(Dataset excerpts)

________________

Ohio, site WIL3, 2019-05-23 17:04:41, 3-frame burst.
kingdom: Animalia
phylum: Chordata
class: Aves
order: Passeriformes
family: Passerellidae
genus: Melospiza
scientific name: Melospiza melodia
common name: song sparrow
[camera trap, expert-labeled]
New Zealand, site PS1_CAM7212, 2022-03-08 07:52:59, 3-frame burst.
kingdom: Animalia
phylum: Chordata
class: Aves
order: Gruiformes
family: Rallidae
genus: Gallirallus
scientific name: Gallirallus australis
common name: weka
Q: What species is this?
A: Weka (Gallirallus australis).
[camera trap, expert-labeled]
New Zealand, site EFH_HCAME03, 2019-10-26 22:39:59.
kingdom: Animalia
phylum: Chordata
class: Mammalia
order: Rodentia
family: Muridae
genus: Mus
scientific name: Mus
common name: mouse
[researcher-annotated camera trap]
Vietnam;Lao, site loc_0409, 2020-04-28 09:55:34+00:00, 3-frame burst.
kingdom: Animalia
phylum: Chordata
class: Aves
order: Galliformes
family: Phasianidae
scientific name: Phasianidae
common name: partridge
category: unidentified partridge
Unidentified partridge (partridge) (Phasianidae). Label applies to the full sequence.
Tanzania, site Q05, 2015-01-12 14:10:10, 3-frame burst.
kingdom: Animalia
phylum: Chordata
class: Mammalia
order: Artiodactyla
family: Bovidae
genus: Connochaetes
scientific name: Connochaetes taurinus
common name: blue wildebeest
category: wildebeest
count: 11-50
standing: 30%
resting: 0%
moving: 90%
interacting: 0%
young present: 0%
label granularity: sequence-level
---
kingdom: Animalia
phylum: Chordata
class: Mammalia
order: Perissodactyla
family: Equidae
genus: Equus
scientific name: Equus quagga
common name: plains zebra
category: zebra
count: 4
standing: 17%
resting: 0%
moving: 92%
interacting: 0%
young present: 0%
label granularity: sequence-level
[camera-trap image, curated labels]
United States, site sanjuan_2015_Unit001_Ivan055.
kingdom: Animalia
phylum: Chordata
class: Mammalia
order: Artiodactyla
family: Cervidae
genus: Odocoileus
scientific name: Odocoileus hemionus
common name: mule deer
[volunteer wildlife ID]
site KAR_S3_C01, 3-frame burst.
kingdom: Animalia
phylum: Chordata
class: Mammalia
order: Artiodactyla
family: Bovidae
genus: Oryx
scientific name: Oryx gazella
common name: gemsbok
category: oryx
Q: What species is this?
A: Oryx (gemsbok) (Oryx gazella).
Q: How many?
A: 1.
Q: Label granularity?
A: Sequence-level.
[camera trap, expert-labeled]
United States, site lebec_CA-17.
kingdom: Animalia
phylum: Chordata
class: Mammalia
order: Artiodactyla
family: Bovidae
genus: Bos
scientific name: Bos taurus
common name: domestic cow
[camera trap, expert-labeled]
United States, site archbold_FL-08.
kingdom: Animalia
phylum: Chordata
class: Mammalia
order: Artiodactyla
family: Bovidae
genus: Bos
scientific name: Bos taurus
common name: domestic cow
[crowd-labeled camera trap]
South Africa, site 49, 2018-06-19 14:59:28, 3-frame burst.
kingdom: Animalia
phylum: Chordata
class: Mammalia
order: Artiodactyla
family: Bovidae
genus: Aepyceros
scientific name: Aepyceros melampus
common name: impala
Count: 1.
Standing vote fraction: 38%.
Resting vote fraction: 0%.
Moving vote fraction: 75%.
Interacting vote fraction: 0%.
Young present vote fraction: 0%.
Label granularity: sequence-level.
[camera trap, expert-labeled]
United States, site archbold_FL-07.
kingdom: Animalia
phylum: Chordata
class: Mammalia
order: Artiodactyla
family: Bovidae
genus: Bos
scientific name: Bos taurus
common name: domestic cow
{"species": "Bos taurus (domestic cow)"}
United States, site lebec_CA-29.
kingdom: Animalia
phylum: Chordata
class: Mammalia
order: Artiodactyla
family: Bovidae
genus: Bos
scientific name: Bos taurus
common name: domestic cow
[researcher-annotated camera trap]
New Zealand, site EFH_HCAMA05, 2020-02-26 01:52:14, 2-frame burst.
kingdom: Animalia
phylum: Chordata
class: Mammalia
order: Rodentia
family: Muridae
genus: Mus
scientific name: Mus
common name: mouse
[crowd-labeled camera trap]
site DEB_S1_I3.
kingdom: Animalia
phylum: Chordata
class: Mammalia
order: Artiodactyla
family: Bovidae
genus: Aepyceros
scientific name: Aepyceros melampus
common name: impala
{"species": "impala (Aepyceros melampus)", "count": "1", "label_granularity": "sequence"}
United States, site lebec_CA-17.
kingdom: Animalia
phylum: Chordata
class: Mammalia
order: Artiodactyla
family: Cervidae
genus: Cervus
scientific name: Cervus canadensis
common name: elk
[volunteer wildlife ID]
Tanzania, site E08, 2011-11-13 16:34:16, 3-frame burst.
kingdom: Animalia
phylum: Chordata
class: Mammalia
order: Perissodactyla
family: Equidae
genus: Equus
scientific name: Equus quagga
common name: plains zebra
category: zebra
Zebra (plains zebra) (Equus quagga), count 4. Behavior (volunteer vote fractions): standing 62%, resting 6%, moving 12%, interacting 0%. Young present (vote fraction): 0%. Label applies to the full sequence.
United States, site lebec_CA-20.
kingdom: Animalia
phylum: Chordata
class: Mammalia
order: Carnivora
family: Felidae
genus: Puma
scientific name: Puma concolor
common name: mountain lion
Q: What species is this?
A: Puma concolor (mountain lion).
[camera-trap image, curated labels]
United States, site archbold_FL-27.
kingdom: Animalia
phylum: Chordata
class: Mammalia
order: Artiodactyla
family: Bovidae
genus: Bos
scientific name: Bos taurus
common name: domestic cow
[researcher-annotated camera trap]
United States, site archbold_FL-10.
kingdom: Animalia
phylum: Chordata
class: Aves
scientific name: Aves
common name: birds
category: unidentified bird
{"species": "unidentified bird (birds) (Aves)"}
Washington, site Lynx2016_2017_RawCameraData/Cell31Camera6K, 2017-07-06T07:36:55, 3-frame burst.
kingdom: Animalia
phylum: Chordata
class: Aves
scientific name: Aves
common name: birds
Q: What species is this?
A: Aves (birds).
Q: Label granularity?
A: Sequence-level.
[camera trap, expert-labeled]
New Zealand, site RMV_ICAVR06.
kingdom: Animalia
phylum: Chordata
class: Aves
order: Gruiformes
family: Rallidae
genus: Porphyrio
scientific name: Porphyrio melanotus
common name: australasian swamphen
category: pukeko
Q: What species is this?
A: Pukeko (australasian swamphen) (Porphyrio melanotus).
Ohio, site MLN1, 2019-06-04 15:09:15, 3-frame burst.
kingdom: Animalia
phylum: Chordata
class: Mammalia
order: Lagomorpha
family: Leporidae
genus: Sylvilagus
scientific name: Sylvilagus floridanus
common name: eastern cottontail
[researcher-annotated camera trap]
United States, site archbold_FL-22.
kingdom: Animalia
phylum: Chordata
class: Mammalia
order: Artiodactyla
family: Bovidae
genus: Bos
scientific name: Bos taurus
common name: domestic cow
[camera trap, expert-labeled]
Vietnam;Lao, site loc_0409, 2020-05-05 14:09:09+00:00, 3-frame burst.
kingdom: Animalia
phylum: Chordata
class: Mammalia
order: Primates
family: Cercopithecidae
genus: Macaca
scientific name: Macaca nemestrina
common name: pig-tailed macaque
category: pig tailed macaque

________________

What is being asked:
The answer is the data above, retyped exactly in full.

Output:
Ohio, site WIL3, 2019-05-23 17:04:41, 3-frame burst.
kingdom: Animalia
phylum: Chordata
class: Aves
order: Passeriformes
family: Passerellidae
genus: Melospiza
scientific name: Melospiza melodia
common name: song sparrow
[camera trap, expert-labeled]
New Zealand, site PS1_CAM7212, 2022-03-08 07:52:59, 3-frame burst.
kingdom: Animalia
phylum: Chordata
class: Aves
order: Gruiformes
family: Rallidae
genus: Gallirallus
scientific name: Gallirallus australis
common name: weka
Q: What species is this?
A: Weka (Gallirallus australis).
[camera trap, expert-labeled]
New Zealand, site EFH_HCAME03, 2019-10-26 22:39:59.
kingdom: Animalia
phylum: Chordata
class: Mammalia
order: Rodentia
family: Muridae
genus: Mus
scientific name: Mus
common name: mouse
[researcher-annotated camera trap]
Vietnam;Lao, site loc_0409, 2020-04-28 09:55:34+00:00, 3-frame burst.
kingdom: Animalia
phylum: Chordata
class: Aves
order: Galliformes
family: Phasianidae
scientific name: Phasianidae
common name: partridge
category: unidentified partridge
Unidentified partridge (partridge) (Phasianidae). Label applies to the full sequence.
Tanzania, site Q05, 2015-01-12 14:10:10, 3-frame burst.
kingdom: Animalia
phylum: Chordata
class: Mammalia
order: Artiodactyla
family: Bovidae
genus: Connochaetes
scientific name: Connochaetes taurinus
common name: blue wildebeest
category: wildebeest
count: 11-50
standing: 30%
resting: 0%
moving: 90%
interacting: 0%
young present: 0%
label granularity: sequence-level
---
kingdom: Animalia
phylum: Chordata
class: Mammalia
order: Perissodactyla
family: Equidae
genus: Equus
scientific name: Equus quagga
common name: plains zebra
category: zebra
count: 4
standing: 17%
resting: 0%
moving: 92%
interacting: 0%
young present: 0%
label granularity: sequence-level
[camera-trap image, curated labels]
United States, site sanjuan_2015_Unit001_Ivan055.
kingdom: Animalia
phylum: Chordata
class: Mammalia
order: Artiodactyla
family: Cervidae
genus: Odocoileus
scientific name: Odocoileus hemionus
common name: mule deer
[volunteer wildlife ID]
site KAR_S3_C01, 3-frame burst.
kingdom: Animalia
phylum: Chordata
class: Mammalia
order: Artiodactyla
family: Bovidae
genus: Oryx
scientific name: Oryx gazella
common name: gemsbok
category: oryx
Q: What species is this?
A: Oryx (gemsbok) (Oryx gazella).
Q: How many?
A: 1.
Q: Label granularity?
A: Sequence-level.
[camera trap, expert-labeled]
United States, site lebec_CA-17.
kingdom: Animalia
phylum: Chordata
class: Mammalia
order: Artiodactyla
family: Bovidae
genus: Bos
scientific name: Bos taurus
common name: domestic cow
[camera trap, expert-labeled]
United States, site archbold_FL-08.
kingdom: Animalia
phylum: Chordata
class: Mammalia
order: Artiodactyla
family: Bovidae
genus: Bos
scientific name: Bos taurus
common name: domestic cow
[crowd-labeled camera trap]
South Africa, site 49, 2018-06-19 14:59:28, 3-frame burst.
kingdom: Animalia
phylum: Chordata
class: Mammalia
order: Artiodactyla
family: Bovidae
genus: Aepyceros
scientific name: Aepyceros melampus
common name: impala
Count: 1.
Standing vote fraction: 38%.
Resting vote fraction: 0%.
Moving vote fraction: 75%.
Interacting vote fraction: 0%.
Young present vote fraction: 0%.
Label granularity: sequence-level.
[camera trap, expert-labeled]
United States, site archbold_FL-07.
kingdom: Animalia
phylum: Chordata
class: Mammalia
order: Artiodactyla
family: Bovidae
genus: Bos
scientific name: Bos taurus
common name: domestic cow
{"species": "Bos taurus (domestic cow)"}
United States, site lebec_CA-29.
kingdom: Animalia
phylum: Chordata
class: Mammalia
order: Artiodactyla
family: Bovidae
genus: Bos
scientific name: Bos taurus
common name: domestic cow
[researcher-annotated camera trap]
New Zealand, site EFH_HCAMA05, 2020-02-26 01:52:14, 2-frame burst.
kingdom: Animalia
phylum: Chordata
class: Mammalia
order: Rodentia
family: Muridae
genus: Mus
scientific name: Mus
common name: mouse
[crowd-labeled camera trap]
site DEB_S1_I3.
kingdom: Animalia
phylum: Chordata
class: Mammalia
order: Artiodactyla
family: Bovidae
genus: Aepyceros
scientific name: Aepyceros melampus
common name: impala
{"species": "impala (Aepyceros melampus)", "count": "1", "label_granularity": "sequence"}
United States, site lebec_CA-17.
kingdom: Animalia
phylum: Chordata
class: Mammalia
order: Artiodactyla
family: Cervidae
genus: Cervus
scientific name: Cervus canadensis
common name: elk
[volunteer wildlife ID]
Tanzania, site E08, 2011-11-13 16:34:16, 3-frame burst.
kingdom: Animalia
phylum: Chordata
class: Mammalia
order: Perissodactyla
family: Equidae
genus: Equus
scientific name: Equus quagga
common name: plains zebra
category: zebra
Zebra (plains zebra) (Equus quagga), count 4. Behavior (volunteer vote fractions): standing 62%, resting 6%, moving 12%, interacting 0%. Young present (vote fraction): 0%. Label applies to the full sequence.
United States, site lebec_CA-20.
kingdom: Animalia
phylum: Chordata
class: Mammalia
order: Carnivora
family: Felidae
genus: Puma
scientific name: Puma concolor
common name: mountain lion
Q: What species is this?
A: Puma concolor (mountain lion).
[camera-trap image, curated labels]
United States, site archbold_FL-27.
kingdom: Animalia
phylum: Chordata
class: Mammalia
order: Artiodactyla
family: Bovidae
genus: Bos
scientific name: Bos taurus
common name: domestic cow
[researcher-annotated camera trap]
United States, site archbold_FL-10.
kingdom: Animalia
phylum: Chordata
class: Aves
scientific name: Aves
common name: birds
category: unidentified bird
{"species": "unidentified bird (birds) (Aves)"}
Washington, site Lynx2016_2017_RawCameraData/Cell31Camera6K, 2017-07-06T07:36:55, 3-frame burst.
kingdom: Animalia
phylum: Chordata
class: Aves
scientific name: Aves
common name: birds
Q: What species is this?
A: Aves (birds).
Q: Label granularity?
A: Sequence-level.
[camera trap, expert-labeled]
New Zealand, site RMV_ICAVR06.
kingdom: Animalia
phylum: Chordata
class: Aves
order: Gruiformes
family: Rallidae
genus: Porphyrio
scientific name: Porphyrio melanotus
common name: australasian swamphen
category: pukeko
Q: What species is this?
A: Pukeko (australasian swamphen) (Porphyrio melanotus).
Ohio, site MLN1, 2019-06-04 15:09:15, 3-frame burst.
kingdom: Animalia
phylum: Chordata
class: Mammalia
order: Lagomorpha
family: Leporidae
genus: Sylvilagus
scientific name: Sylvilagus floridanus
common name: eastern cottontail
[researcher-annotated camera trap]
United States, site archbold_FL-22.
kingdom: Animalia
phylum: Chordata
class: Mammalia
order: Artiodactyla
family: Bovidae
genus: Bos
scientific name: Bos taurus
common name: domestic cow
[camera trap, expert-labeled]
Vietnam;Lao, site loc_0409, 2020-05-05 14:09:09+00:00, 3-frame burst.
kingdom: Animalia
phylum: Chordata
class: Mammalia
order: Primates
family: Cercopithecidae
genus: Macaca
scientific name: Macaca nemestrina
common name: pig-tailed macaque
category: pig tailed macaque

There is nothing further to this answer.